━━━━━ The input

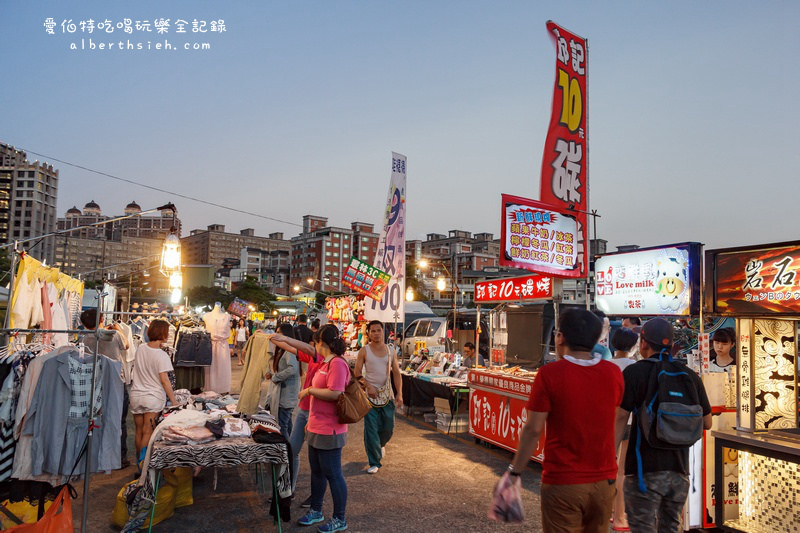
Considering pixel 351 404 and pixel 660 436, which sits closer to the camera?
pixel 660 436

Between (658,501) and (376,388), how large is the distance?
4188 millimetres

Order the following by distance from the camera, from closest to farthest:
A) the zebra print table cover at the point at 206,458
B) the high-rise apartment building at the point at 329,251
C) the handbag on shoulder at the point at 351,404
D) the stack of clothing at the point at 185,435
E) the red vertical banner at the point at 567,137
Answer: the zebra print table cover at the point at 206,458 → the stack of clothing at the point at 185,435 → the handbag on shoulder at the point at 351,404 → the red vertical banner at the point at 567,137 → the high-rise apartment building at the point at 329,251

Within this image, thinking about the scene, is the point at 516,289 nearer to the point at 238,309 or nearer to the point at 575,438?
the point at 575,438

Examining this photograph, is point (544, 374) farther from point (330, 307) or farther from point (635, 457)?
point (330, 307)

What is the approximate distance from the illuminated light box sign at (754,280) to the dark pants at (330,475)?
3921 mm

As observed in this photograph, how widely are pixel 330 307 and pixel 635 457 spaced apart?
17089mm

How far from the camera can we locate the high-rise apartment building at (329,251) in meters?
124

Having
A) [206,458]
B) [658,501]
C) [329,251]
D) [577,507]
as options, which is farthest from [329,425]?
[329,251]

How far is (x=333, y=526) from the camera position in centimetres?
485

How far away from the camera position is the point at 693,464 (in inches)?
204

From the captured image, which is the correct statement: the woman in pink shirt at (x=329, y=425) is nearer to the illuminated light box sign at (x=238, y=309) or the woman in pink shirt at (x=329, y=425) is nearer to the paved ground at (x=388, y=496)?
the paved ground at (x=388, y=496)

━━━━━━━━━━
━━━━━ The input

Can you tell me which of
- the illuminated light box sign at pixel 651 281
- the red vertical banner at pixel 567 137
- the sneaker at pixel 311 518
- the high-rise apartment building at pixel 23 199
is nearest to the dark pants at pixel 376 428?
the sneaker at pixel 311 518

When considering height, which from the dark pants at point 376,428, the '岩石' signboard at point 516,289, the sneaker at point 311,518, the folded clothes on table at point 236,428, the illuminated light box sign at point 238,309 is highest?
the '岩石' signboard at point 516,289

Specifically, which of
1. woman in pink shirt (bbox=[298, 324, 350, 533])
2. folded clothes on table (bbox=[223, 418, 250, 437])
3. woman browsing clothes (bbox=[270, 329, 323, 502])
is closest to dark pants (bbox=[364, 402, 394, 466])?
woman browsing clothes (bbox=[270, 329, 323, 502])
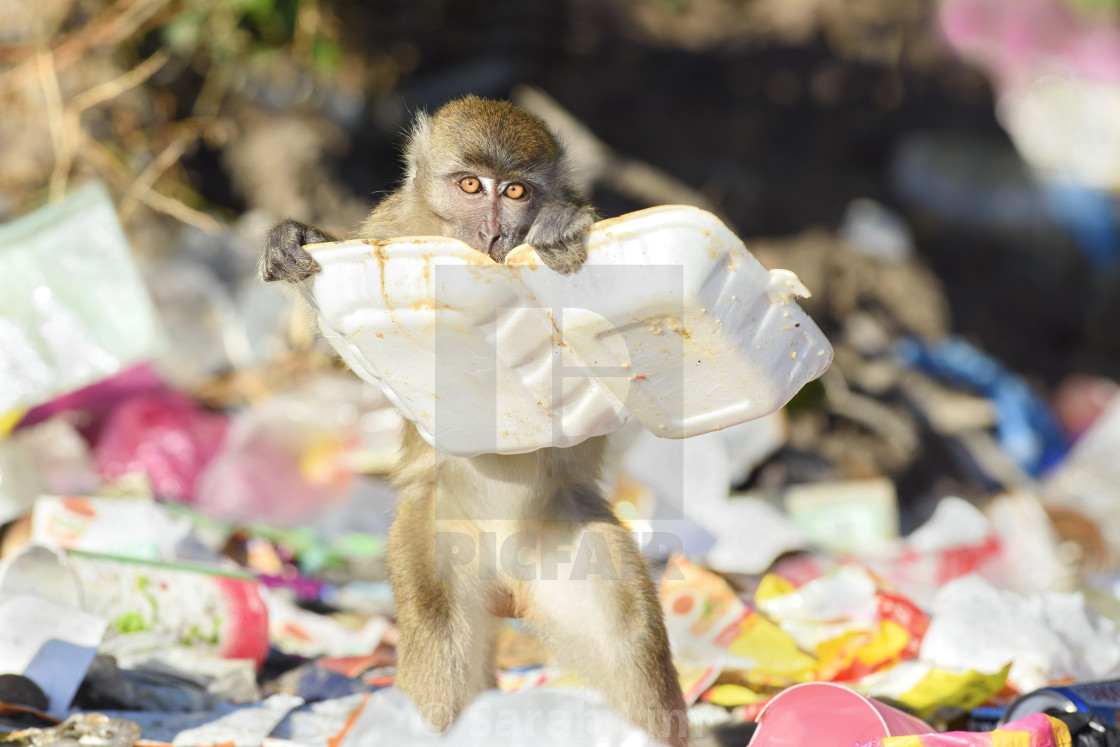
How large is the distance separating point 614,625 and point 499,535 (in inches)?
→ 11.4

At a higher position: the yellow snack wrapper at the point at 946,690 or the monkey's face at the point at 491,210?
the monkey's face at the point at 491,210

━━━━━━━━━━
━━━━━ The input

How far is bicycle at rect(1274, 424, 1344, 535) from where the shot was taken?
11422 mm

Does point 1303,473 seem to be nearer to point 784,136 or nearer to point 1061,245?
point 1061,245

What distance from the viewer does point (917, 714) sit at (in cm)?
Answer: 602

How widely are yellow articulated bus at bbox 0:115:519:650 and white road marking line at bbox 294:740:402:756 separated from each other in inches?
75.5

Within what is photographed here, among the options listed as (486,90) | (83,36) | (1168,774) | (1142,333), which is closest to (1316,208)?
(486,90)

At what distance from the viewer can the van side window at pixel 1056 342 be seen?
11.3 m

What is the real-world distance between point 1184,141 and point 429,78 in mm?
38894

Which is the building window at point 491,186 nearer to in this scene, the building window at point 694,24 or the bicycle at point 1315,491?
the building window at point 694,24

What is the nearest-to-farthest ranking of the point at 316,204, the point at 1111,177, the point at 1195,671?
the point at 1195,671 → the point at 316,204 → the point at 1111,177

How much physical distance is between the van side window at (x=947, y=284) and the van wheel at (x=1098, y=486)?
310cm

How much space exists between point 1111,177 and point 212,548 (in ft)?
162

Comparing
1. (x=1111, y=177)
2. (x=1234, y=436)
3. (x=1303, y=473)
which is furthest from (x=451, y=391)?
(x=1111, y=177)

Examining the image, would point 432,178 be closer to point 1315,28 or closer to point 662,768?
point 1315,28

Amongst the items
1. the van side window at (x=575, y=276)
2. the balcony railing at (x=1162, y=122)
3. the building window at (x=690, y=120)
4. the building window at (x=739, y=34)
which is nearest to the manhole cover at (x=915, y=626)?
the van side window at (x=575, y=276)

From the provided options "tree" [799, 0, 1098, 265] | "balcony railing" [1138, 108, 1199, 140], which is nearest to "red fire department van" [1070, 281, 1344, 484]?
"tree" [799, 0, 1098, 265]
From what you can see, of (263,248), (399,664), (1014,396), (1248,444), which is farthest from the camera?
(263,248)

━━━━━━━━━━

Copy word for word the part of the records above that starts with the line containing "Considering pixel 351" and ends with the line containing "4188 millimetres". Include both of those lines.

Considering pixel 351 404 and pixel 660 436, which sits closer to the camera?
pixel 660 436

Between (658,501) and (376,388), how large is the distance?
4188 millimetres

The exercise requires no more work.